Propriedades ópticas da alumina anódica porosa e o efeito do guia de onda

Abstract

Nanoporous anodic alumina films (NAA) may present different behavior to reflectance and photoluminescence techniques, with Fabry-Pérot interferences and waveguide properties. This phenomenon makes possible the use of NAA as transducer signal in optical sensors. In this work, we investigated how the pre-treatment, the number of steps of anodizing, the anodizing electrolyte mode and temperature affect electrochemical characteristics, morphological and optical mainly NAA. As a result, it was noticeable that the realization of electropolishing is necessary for both the NAA with good regularity as to make it possible to obtain a spectrum with the Fabry-Pérot interference. If the fabrication of NAA is done in two steps, it is possible to obtain reflectance spectra and luminescence fringed with better amplitudes, areas and heights.

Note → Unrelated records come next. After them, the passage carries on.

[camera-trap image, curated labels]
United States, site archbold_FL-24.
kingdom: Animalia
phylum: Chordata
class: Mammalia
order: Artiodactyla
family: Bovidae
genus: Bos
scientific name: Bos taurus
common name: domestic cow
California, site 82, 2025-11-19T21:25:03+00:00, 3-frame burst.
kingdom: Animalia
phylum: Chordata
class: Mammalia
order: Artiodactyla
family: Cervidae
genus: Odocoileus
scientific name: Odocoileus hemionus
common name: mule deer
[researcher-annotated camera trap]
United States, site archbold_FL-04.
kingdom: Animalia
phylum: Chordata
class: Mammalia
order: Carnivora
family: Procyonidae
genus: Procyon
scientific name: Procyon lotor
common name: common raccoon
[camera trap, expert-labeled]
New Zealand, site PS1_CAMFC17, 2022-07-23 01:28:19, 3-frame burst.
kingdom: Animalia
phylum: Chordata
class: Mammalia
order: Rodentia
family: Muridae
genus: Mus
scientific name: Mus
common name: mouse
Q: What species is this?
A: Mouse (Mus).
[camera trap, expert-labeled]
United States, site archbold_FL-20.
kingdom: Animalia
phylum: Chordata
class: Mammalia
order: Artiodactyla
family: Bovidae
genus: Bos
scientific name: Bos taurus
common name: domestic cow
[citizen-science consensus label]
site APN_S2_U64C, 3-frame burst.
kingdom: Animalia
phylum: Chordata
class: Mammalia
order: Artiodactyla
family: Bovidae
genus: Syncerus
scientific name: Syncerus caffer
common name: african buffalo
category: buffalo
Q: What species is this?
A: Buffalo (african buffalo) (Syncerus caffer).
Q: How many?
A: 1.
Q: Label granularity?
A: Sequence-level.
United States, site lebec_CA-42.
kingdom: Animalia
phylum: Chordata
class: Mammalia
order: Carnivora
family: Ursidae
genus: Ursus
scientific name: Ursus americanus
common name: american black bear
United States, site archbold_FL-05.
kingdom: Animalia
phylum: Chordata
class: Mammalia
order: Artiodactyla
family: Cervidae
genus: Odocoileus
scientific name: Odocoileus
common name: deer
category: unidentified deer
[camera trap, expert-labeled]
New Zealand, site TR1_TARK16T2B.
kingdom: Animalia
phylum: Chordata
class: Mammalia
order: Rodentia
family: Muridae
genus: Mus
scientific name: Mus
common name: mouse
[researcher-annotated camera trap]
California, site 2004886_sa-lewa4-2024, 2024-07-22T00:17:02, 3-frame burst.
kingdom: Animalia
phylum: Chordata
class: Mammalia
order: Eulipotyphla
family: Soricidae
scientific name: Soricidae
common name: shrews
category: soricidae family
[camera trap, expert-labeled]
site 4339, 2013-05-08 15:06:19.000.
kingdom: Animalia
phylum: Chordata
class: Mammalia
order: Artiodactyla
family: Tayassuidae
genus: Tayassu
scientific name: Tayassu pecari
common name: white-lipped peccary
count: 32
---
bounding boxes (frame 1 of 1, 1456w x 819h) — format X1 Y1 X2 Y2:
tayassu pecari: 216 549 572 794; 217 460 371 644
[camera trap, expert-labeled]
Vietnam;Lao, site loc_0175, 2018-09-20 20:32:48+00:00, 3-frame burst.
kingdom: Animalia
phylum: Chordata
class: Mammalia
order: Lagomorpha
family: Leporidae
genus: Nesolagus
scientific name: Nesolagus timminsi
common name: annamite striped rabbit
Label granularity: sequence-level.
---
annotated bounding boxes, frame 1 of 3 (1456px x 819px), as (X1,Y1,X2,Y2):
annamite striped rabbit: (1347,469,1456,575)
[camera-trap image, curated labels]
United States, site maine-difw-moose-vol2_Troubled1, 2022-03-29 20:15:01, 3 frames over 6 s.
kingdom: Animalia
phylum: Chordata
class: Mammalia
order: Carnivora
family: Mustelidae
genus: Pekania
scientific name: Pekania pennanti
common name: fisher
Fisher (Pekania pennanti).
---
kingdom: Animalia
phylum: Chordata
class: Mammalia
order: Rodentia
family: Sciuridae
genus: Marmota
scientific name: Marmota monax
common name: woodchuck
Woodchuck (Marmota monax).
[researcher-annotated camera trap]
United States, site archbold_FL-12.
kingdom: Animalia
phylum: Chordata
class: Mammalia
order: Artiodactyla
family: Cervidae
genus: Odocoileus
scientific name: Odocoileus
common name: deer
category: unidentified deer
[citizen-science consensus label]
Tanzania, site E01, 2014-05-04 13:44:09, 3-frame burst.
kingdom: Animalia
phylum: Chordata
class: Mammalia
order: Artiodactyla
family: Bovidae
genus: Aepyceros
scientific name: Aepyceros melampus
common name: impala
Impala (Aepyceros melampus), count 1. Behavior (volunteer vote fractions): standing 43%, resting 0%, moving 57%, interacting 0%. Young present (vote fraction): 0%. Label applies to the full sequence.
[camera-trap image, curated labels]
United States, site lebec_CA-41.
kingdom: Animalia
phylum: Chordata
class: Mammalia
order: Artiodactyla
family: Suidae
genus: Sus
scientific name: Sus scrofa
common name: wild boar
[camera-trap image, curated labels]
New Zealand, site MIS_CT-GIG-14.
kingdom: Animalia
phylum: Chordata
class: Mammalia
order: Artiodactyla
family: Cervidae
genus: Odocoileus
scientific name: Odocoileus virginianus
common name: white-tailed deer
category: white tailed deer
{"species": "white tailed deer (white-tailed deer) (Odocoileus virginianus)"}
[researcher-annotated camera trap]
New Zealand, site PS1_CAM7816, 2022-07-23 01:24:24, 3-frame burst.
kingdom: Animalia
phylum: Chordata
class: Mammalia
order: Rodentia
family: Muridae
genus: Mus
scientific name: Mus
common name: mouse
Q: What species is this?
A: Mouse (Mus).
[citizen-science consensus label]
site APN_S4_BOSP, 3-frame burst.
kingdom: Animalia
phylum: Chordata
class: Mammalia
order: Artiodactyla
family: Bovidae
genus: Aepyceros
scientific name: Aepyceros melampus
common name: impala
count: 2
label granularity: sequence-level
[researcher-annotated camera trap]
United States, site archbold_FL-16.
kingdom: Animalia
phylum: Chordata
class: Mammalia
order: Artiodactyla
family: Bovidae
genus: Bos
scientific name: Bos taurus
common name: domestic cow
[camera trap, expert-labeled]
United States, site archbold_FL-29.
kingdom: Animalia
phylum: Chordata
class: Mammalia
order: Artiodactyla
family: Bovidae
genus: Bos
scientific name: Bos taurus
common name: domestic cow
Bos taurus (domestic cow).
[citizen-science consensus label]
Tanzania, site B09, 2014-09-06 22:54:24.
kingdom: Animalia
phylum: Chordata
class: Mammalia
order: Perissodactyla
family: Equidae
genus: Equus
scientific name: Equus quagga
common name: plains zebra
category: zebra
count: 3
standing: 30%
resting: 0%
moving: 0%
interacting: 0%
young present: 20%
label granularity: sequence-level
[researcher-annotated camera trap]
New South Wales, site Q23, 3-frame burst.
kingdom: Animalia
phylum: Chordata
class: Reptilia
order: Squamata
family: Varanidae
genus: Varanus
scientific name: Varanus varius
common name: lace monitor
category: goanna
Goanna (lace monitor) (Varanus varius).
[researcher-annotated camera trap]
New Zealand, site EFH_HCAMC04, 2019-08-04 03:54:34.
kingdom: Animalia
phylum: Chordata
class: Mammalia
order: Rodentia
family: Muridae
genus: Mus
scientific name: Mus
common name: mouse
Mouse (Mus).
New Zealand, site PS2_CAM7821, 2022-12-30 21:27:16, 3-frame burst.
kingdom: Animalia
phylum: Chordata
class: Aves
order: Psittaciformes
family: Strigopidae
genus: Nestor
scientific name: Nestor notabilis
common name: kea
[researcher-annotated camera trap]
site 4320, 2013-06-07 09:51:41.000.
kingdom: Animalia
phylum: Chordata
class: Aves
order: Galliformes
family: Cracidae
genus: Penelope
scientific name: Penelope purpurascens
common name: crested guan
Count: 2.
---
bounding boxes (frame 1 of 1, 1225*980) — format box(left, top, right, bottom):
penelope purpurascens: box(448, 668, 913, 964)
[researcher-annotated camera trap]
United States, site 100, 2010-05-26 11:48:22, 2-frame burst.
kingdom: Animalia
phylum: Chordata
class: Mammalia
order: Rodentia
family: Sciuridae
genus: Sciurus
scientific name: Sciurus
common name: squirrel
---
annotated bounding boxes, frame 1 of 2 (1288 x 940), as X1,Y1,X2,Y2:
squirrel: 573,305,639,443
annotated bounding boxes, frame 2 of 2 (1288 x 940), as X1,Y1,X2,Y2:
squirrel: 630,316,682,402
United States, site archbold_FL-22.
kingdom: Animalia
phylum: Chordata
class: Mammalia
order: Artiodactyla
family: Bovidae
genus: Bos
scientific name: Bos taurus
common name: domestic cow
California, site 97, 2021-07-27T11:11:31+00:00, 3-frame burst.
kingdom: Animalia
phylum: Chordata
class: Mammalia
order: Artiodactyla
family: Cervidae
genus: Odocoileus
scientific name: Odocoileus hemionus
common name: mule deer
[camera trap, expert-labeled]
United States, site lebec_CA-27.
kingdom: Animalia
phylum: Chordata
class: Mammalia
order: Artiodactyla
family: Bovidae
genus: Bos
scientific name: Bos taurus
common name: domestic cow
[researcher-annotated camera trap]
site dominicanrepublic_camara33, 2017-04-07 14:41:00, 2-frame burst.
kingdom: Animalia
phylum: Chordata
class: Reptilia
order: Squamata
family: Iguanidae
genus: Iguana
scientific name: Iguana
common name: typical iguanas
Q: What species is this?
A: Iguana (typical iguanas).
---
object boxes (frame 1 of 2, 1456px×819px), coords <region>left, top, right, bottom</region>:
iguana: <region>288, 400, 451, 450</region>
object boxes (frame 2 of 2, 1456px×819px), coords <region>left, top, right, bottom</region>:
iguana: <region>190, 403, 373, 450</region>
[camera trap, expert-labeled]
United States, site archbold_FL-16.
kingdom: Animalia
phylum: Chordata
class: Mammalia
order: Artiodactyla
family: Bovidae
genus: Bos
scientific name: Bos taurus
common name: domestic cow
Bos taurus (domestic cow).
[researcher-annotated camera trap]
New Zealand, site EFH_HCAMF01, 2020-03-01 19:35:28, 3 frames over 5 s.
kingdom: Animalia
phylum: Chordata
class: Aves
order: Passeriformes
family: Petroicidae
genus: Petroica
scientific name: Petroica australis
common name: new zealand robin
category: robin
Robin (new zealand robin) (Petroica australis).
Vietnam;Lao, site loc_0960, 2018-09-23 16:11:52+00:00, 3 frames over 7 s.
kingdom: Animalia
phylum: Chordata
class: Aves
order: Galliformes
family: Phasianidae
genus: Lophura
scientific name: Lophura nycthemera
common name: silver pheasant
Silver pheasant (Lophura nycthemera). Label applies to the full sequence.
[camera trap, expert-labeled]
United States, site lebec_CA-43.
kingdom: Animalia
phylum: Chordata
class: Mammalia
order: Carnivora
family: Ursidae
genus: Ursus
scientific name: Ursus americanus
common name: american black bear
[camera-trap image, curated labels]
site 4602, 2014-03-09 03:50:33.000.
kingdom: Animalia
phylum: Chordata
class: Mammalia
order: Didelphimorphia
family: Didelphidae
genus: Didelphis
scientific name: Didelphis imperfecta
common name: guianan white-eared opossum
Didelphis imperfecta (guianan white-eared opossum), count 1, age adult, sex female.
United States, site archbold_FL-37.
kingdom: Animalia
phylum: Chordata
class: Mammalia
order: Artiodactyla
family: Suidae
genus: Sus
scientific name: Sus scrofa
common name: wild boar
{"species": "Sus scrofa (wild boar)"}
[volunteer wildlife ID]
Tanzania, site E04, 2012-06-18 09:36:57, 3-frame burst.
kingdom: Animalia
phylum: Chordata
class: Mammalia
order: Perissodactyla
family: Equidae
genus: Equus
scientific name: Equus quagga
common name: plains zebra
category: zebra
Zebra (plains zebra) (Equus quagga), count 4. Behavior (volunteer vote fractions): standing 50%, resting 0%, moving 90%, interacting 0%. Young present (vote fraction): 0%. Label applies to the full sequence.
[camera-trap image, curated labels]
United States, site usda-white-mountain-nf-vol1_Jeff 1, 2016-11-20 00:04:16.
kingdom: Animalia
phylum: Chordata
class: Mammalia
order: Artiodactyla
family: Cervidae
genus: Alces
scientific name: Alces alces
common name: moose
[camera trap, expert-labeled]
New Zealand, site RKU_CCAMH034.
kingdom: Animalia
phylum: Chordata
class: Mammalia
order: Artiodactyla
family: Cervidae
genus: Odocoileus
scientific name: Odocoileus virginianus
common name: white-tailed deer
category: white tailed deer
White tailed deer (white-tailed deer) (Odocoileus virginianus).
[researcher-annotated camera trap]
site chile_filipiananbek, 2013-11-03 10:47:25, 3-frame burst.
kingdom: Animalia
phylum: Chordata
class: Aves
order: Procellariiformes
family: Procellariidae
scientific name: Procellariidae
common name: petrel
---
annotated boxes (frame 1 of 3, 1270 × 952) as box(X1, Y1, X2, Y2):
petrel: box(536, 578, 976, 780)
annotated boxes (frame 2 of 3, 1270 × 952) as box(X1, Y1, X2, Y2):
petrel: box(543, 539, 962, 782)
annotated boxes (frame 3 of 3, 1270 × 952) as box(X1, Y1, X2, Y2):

Regarding the anodizing mode, both the NAA anodized in galvanostatic how potentiostatic showed similar morphologies and spectra with fringes, but the interferences were better defined when the galvanostatic mode was performed. Regarding the temperature, it was noticeable that the change of this parameter leads influences the porous oxide thickness. The spectrum of the luminescence and reflectance increasing the electrolyte temperature caused an increase in interference. However, the range and resolution of interference decreased with increasing temperature. The oxide thicknesses were estimated by energy variation (?E), graph slope between order and 1/? and fast Fourier transform (FFT) techniques. The ratio of film thickness and pore diameter (L/dp) was performed to validate the NAA films with better waveguides property. Moreover, the surface composition analysis of NAA films anodized in phosphoric acid, oxalic acid and mixtures thereof by backscattering spectroscopy Rutherford (RBS) was performed. From simulations it was possible to note that the amount of carbon in the porous oxide structure is practically zero, which may indicate that the origin of the luminescence is related to the presence of more centers F.